Außerdem brannte der Palmach Bündel von Knallkörpern ab, und aus Lautsprechern, die in den Bäumen aufgehängt waren, ertönte das Geräusch donnernder Explosionen. Der unablässige Lärm der wirklichen und der scheinbaren Waffen war ohrenbetäubend und schreckenerregend.

In Fort Esther gab Mohammed Kassi, rasend vor Wut, der Artillerie den Befehl, die Ränder der Schlucht vom Feind zu säubern. Die arabischen Kanoniere eröffneten aufgeregt das Feuer, doch die Hälfte der Schüsse traf ihre eigenen Leute. Schließlich gelang es ihnen, das eine der beiden Maschinengewehre zum Schweigen zu bringen.

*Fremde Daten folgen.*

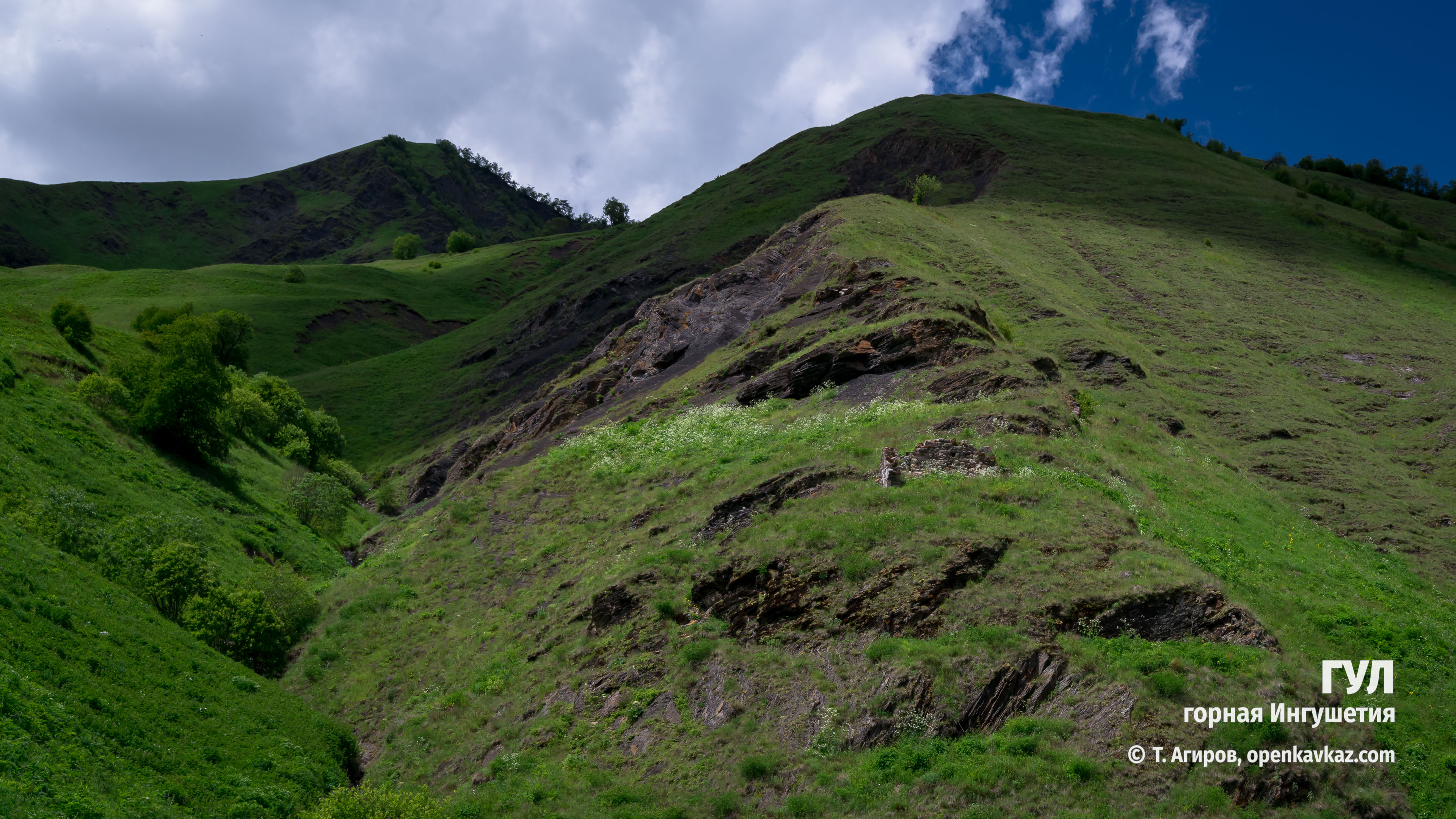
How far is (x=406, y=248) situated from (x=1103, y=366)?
148572 millimetres

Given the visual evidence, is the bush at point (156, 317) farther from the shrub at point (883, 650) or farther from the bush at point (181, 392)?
the shrub at point (883, 650)

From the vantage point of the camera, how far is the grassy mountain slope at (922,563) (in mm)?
15164

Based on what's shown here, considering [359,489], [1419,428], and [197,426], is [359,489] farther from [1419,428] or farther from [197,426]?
[1419,428]

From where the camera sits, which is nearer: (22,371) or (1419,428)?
(22,371)

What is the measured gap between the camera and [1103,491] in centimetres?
2294

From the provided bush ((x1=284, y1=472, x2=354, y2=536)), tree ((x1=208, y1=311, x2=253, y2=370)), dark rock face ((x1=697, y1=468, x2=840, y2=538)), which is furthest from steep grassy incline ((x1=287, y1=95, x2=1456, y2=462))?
dark rock face ((x1=697, y1=468, x2=840, y2=538))

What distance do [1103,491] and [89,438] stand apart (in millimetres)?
41238

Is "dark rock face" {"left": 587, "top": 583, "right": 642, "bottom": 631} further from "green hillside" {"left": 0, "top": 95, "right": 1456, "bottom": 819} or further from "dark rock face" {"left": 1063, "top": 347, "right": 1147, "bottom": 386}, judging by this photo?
"dark rock face" {"left": 1063, "top": 347, "right": 1147, "bottom": 386}

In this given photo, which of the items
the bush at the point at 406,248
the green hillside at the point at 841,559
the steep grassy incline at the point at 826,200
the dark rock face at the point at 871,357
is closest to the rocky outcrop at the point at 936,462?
the green hillside at the point at 841,559

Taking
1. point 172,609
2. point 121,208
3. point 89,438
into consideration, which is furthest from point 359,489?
point 121,208

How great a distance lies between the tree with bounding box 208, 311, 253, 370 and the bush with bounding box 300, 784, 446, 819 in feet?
203

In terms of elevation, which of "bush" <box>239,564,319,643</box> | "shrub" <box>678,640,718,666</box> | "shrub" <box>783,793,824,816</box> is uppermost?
"shrub" <box>678,640,718,666</box>

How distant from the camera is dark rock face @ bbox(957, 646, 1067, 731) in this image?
51.1 ft

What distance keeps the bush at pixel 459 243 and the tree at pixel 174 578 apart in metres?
143
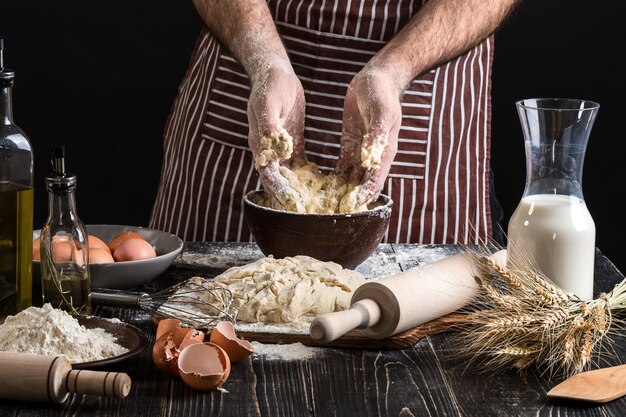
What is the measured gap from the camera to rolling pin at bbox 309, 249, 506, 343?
141 cm

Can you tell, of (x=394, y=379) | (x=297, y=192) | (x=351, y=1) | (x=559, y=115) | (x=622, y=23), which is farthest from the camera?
(x=622, y=23)

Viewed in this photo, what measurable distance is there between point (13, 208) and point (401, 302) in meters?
0.58

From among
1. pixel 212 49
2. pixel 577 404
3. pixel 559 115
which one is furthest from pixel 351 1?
pixel 577 404

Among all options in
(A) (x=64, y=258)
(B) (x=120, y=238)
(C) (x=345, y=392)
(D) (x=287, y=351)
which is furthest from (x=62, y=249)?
(C) (x=345, y=392)

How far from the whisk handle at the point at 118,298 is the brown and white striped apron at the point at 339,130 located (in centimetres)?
78

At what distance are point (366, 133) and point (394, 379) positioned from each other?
63cm

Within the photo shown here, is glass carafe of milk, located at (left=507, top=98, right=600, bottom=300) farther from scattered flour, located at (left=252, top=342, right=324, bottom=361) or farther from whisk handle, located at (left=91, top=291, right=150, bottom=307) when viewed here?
Result: whisk handle, located at (left=91, top=291, right=150, bottom=307)

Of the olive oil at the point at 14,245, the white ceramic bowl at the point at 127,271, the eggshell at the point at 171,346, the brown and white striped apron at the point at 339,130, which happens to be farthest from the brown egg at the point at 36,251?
the brown and white striped apron at the point at 339,130

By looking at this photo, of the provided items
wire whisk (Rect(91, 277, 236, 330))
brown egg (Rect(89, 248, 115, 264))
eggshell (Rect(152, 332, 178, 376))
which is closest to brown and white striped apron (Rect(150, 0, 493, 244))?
brown egg (Rect(89, 248, 115, 264))

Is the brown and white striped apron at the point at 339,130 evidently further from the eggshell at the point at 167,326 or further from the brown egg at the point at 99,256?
the eggshell at the point at 167,326

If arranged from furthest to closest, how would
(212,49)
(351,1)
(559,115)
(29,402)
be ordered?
(212,49)
(351,1)
(559,115)
(29,402)

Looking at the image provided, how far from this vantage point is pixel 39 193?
138 inches

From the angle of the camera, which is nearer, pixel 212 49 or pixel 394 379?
pixel 394 379

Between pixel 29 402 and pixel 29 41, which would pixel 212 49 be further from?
pixel 29 402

Die erste arabische Welle war im Abwehrfeuer liegengeblieben, doch immer neue Angreifer strömten heran. Man hatte sie zu solcher Weißglut aufgestachelt, daß sie jetzt weiterstürmten, sinnlos vor Furcht.

Auch das zweite Maschinengewehr verstummte. Sein Lauf war ausgebrannt. Die Palmach-Männer verließen ihre Feuerstellungen an den Rändern der Schlucht und begaben sich eiligst nach Gan Dafna zurück, um dort den Angriff zu erwarten.

Die erste arabische Welle, wirre Knäuel laut schreiender Männer, näherte sich dem Dorf bis auf hundert Meter. David ben Ami entfernte die Tarnung der verbarrikadierten und mit Sandsäcken geschützten ungarischen Panzerabwehrkanone, jede der fünf Granaten enthielt zweitausend Schrotkugeln. Wenn die Sache richtig funktionierte, mußte die Kanone die Wirkung einer ganzen Kompanie haben, die gleichzeitig schoß.

Die vorderste dichtgedrängte Masse Araber kam heran auf fünfzig Meter — vierzig Meter — dreißig — zwanzig —.

David ben Ami lief der Schweiß über das Gesicht, während er das Visier der Kanone auf kürzeste Distanz einstellte.

Zehn Meter —.

»Feuer eins!«

Die uralte Panzerabwehrkanone machte einen Ruck und spie den Angreifern Schrotkugeln ins Gesicht. Markerschütternde Schreie ertönten, und während David die Kanone rasch von neuem lud, erblickte er wenige Meter vor sich Haufen von Toten oder Verwundeten und voll panischen Entsetzens gestikulierende Araber, die in wilder Flucht zurücktaumelten.